Texto de estudio:
_____

# EMBALSES.NET > Cafeteria >  En un planeta inundado, Madrid sería la ciudad más segura del mundo

## Jonasino

> En un escenario apocalíptico en el que las grandes ciudades del mundo quedaran arrasadas por el agua, sin electricidad, comunicaciones y expuestas a multitud enfermedades infecciosas, la ciudad de Madrid sería el mejor lugar del planeta para sobrevivir a la catástrofe. Esta es la conclusión a la que llega el equipo de ingenieros, físicos y científicos de la Nasa de Evacuar la Tierra y que explicarán este domingo, a partir de las 22.00 horas, en Discovery Max.
> 
> Esta semana, en el episodio titulado Un planeta inundado, Evacuar la Tierra nos plantea un nuevo escenario apocalíptico. Esta vez provocado por la llegada a la atmósfera de una gran cantidad de meteoroides de hielo procedentes del impacto de la Luna con un asteroide congelado.
> 
> Su llegada a la atmósfera terrestre provocaría un desequilibrio en el sistema, ya que se sumaría mucha más agua al ciclo de evaporación, precipitación y desplazamiento del agua hacia el mar, provocando una lluvia que duraría siglos y provocaría terribles inundaciones en el 29% de corteza terrestre que actualmente se encuentra seca.
> 
> De este modo, los seres humanos se verían obligados a establecer estrategias de supervivencia para superponerse al cataclismo, que inevitablemente darían lugar una crisis de inmigrantes en busca de zonas libres de agua.
> 
> Según los expertos de Evacuar la Tierra, entre los que figuran futurólogos, ingenieros y científicos de la Nasa, Madrid sería una magnífica tabla de salvación para los más afortunados, al encontrarse en el centro de una meseta, a casi 700 metros sobre el actual nivel del mar, y poseer una orografía adecuada para construir unos gigantescos diques en forma de anillo que la protegieran de la inundación.
> ...


Fuente: http://www.iagua.es/noticias/espana/...segura-planeta

----------

Asteriom (19-mar-2016),Jose_Escrich (18-mar-2016),perdiguera (19-mar-2016)

----------


## F. Lázaro

> Según los expertos de Evacuar la Tierra, entre los que figuran futurólogos, ingenieros y científicos de la Nasa, Madrid sería una magnífica tabla de salvación para los más afortunados, al encontrarse en el centro de una meseta, a casi 700 metros sobre el actual nivel del mar, y poseer una orografía adecuada para construir unos gigantescos diques en forma de anillo que la protegieran de la inundación.
> 
> De este modo, *la capital de España se convertiría en la última ciudad de este mundo apocalíptico y totalmente sumergido*, en la que sólo unos cuantos millones de personas podrían sobrevivir... Al menos hasta que un tsunami pusiera fin para siempre a este último refugio de la humanidad.


Lo leí hace un par de días. Menudo rigor... Ciudad de México, Quito, La Paz, Katmandú, hay ciudades mucho más altas que Madrid.

----------

embalses al 100% (27-may-2016),Jonasino (18-mar-2016),Varanya (22-mar-2016)

----------


## Jonasino

Cierto. pero ¿no han puesto algo sobre eso hace unos dias en Discovery Max?. Bueno si llega a pasar siempre habrá sitio para añadir alguna cama de mas en casa para foreros...je je

----------


## F. Lázaro

Ni idea, no he visto D. Max estos días. Lo leí en prensa digital y no daba crédito...

----------

Jonasino (20-mar-2016)

----------

_____

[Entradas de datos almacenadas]
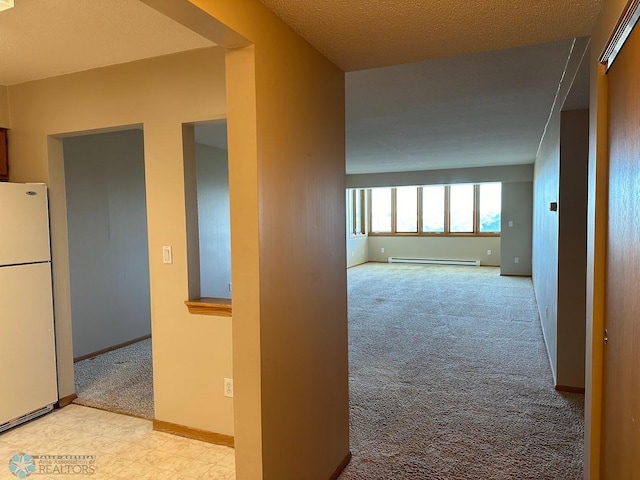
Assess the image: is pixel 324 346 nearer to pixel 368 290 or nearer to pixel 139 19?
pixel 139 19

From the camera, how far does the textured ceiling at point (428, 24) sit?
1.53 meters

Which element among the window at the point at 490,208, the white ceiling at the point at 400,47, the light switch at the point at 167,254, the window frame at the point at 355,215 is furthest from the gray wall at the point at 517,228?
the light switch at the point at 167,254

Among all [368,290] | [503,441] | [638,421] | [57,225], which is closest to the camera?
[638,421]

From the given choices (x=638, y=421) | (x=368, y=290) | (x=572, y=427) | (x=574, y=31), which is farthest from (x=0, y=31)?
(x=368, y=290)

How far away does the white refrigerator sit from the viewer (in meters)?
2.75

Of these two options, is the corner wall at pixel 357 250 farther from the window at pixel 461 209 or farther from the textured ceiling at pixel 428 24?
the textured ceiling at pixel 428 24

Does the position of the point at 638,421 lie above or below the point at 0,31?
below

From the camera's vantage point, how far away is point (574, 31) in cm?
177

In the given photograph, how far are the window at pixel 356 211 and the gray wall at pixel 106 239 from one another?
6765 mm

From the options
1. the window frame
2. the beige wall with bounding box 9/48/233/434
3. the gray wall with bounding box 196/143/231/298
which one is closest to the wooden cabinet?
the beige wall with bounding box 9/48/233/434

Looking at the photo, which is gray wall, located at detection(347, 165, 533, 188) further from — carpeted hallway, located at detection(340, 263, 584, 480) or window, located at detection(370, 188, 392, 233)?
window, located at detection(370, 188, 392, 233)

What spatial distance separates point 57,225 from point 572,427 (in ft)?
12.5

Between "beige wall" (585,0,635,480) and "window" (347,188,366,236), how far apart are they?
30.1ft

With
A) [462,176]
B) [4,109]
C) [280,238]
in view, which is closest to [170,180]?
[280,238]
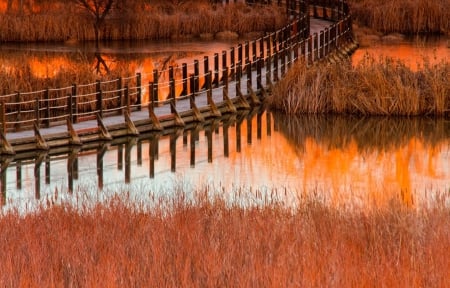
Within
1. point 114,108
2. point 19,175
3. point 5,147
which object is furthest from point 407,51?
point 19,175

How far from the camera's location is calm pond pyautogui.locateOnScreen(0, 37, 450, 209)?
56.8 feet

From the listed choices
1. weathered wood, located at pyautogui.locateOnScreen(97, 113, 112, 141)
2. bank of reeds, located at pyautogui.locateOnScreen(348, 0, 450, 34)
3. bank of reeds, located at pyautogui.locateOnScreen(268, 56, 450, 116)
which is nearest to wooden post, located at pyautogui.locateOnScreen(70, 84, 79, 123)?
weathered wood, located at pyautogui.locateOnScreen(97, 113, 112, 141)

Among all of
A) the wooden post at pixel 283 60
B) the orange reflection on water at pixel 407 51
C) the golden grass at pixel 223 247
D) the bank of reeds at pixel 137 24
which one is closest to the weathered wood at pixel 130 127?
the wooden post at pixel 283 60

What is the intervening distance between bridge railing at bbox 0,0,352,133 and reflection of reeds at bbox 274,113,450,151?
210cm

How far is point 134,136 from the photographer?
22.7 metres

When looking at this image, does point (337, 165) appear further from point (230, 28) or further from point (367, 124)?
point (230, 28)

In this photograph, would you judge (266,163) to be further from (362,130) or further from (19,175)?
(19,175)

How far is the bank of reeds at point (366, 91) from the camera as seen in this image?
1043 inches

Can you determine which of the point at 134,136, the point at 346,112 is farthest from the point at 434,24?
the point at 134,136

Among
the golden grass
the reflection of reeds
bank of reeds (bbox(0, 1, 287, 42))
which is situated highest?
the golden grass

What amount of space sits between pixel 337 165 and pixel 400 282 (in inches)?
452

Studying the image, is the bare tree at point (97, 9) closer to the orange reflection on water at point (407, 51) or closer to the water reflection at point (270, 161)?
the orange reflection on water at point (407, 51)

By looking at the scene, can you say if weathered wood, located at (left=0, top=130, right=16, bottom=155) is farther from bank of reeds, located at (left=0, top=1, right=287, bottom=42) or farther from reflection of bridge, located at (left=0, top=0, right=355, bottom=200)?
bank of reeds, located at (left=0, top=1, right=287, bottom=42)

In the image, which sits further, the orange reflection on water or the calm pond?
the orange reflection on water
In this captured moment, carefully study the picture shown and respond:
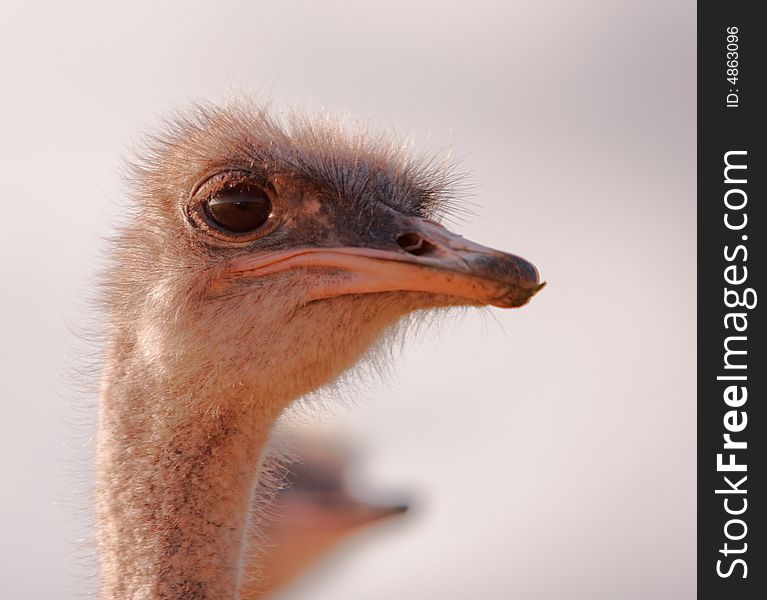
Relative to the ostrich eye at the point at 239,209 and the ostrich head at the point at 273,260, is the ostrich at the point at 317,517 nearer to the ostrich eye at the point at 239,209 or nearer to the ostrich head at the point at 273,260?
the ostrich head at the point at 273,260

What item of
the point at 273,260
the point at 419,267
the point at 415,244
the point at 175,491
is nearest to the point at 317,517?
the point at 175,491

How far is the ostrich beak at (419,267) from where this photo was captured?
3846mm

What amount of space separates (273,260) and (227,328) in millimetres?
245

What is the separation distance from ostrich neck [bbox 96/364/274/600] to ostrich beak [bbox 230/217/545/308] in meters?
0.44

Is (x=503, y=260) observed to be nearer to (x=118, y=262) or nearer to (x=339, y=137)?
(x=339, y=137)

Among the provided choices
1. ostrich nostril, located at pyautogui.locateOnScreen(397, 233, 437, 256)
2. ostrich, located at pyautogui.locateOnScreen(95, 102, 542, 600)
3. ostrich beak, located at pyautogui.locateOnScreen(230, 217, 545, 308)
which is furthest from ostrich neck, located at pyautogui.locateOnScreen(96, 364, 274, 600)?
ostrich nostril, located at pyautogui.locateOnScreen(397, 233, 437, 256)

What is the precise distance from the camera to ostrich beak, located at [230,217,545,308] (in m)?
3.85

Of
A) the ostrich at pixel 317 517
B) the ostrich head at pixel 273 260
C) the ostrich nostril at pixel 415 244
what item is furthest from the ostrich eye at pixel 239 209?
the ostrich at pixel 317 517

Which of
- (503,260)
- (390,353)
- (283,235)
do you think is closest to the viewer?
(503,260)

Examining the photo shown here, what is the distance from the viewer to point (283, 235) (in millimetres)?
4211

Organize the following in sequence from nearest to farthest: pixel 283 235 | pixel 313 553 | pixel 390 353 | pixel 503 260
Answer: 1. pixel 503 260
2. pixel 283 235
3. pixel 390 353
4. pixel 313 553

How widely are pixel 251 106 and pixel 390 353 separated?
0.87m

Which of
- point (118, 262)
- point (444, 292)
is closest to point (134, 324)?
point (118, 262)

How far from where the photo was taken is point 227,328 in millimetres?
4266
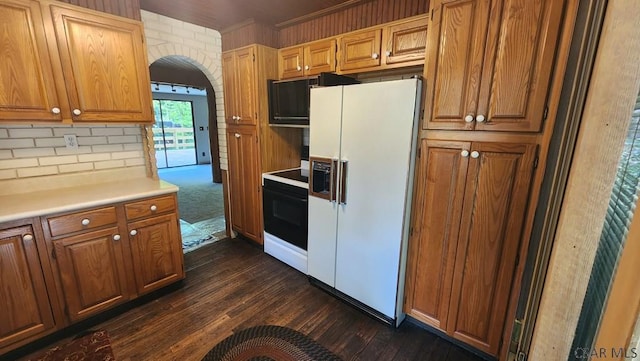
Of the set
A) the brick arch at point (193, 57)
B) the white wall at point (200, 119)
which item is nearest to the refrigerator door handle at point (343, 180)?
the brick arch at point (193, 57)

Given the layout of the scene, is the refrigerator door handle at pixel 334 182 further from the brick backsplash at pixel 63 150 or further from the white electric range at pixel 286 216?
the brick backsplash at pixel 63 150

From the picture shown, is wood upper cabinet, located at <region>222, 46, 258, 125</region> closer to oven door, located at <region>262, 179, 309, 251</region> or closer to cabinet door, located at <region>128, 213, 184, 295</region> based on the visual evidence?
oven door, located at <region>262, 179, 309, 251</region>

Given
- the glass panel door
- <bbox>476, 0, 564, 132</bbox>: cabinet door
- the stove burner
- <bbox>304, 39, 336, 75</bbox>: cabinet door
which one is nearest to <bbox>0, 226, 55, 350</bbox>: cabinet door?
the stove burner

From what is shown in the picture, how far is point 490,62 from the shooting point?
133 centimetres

_____

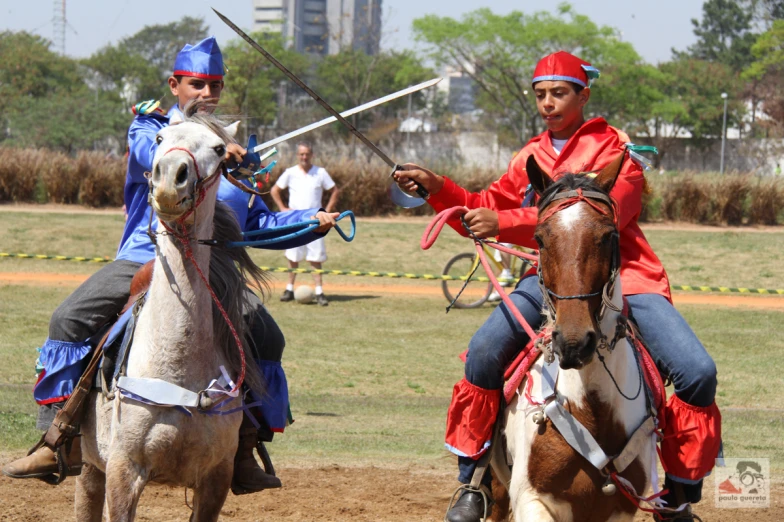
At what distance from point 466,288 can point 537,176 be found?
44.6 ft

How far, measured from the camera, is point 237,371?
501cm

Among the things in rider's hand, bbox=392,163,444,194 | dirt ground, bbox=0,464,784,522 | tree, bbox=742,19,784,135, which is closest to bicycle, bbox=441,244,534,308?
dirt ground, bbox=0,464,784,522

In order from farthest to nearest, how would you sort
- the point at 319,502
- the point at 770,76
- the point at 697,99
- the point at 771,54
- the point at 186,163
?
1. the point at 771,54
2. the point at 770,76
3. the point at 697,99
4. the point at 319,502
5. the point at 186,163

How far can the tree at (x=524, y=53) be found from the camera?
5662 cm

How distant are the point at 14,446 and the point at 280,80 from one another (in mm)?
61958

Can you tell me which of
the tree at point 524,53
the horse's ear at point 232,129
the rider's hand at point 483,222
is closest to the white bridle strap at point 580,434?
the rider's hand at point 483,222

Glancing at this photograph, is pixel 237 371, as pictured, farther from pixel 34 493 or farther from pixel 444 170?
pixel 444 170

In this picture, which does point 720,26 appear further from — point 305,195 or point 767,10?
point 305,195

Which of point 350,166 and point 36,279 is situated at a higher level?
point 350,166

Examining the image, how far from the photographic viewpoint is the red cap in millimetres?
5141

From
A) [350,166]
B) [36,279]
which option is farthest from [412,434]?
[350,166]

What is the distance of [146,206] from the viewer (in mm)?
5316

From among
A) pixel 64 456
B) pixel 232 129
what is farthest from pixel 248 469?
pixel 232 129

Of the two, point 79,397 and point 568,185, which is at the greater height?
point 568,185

_____

Ejercicios por resolver:
**a.** Responde, con base en el hilo del foro:
(i) ¿A cuántos metros sobre el nivel del mar se encuentra Madrid según los expertos?
(ii) ¿Qué porcentaje de la corteza terrestre hoy seca sufriría inundaciones?
(iii) ¿Qué ciudades nombra F. Lázaro como más altas que Madrid?
**b.** Devuelve la copia literal del hilo del foro, con todo lo que va desde "Fuente: http://www.iagua.es/noticias/espana/...segura-planeta" hasta "de la humanidad.".

Respuestas en orden:
**a.**
(i) A casi 700 metros.
(ii) El 29%.
(iii) Ciudad de México, Quito, La Paz y Katmandú.

**b.**
Fuente: http://www.iagua.es/noticias/espana/...segura-planeta

----------

Asteriom (19-mar-2016),Jose_Escrich (18-mar-2016),perdiguera (19-mar-2016)

----------


## F. Lázaro

> Según los expertos de Evacuar la Tierra, entre los que figuran futurólogos, ingenieros y científicos de la Nasa, Madrid sería una magnífica tabla de salvación para los más afortunados, al encontrarse en el centro de una meseta, a casi 700 metros sobre el actual nivel del mar, y poseer una orografía adecuada para construir unos gigantescos diques en forma de anillo que la protegieran de la inundación.
> 
> De este modo, *la capital de España se convertiría en la última ciudad de este mundo apocalíptico y totalmente sumergido*, en la que sólo unos cuantos millones de personas podrían sobrevivir... Al menos hasta que un tsunami pusiera fin para siempre a este último refugio de la humanidad.